● **Your task**
Could you output only the lines from the one containing "Wooden pier overlooking" through the last line of the data, both included?

Stored records
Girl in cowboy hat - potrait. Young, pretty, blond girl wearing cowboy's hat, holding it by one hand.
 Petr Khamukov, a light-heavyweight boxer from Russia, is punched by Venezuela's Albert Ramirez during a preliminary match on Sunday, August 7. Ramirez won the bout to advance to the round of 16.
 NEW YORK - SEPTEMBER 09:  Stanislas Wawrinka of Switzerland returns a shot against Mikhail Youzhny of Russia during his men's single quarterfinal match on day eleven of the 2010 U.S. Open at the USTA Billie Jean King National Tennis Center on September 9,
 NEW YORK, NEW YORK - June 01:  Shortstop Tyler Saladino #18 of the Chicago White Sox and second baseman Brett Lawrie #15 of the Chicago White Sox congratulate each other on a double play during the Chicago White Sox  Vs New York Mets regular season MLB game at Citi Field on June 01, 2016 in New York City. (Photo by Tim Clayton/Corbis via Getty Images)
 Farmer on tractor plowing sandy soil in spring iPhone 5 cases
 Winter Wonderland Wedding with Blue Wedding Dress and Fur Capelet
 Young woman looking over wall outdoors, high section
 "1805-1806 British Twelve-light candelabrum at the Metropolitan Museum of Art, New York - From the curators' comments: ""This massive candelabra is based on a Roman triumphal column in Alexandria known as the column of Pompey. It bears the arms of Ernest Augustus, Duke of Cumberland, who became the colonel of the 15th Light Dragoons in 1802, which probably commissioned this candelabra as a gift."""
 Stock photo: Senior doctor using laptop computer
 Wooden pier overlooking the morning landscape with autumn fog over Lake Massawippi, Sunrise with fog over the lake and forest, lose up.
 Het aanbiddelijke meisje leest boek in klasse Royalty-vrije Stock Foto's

● **Solution**
 Wooden pier overlooking the morning landscape with autumn fog over Lake Massawippi, Sunrise with fog over the lake and forest, lose up.
 Het aanbiddelijke meisje leest boek in klasse Royalty-vrije Stock Foto's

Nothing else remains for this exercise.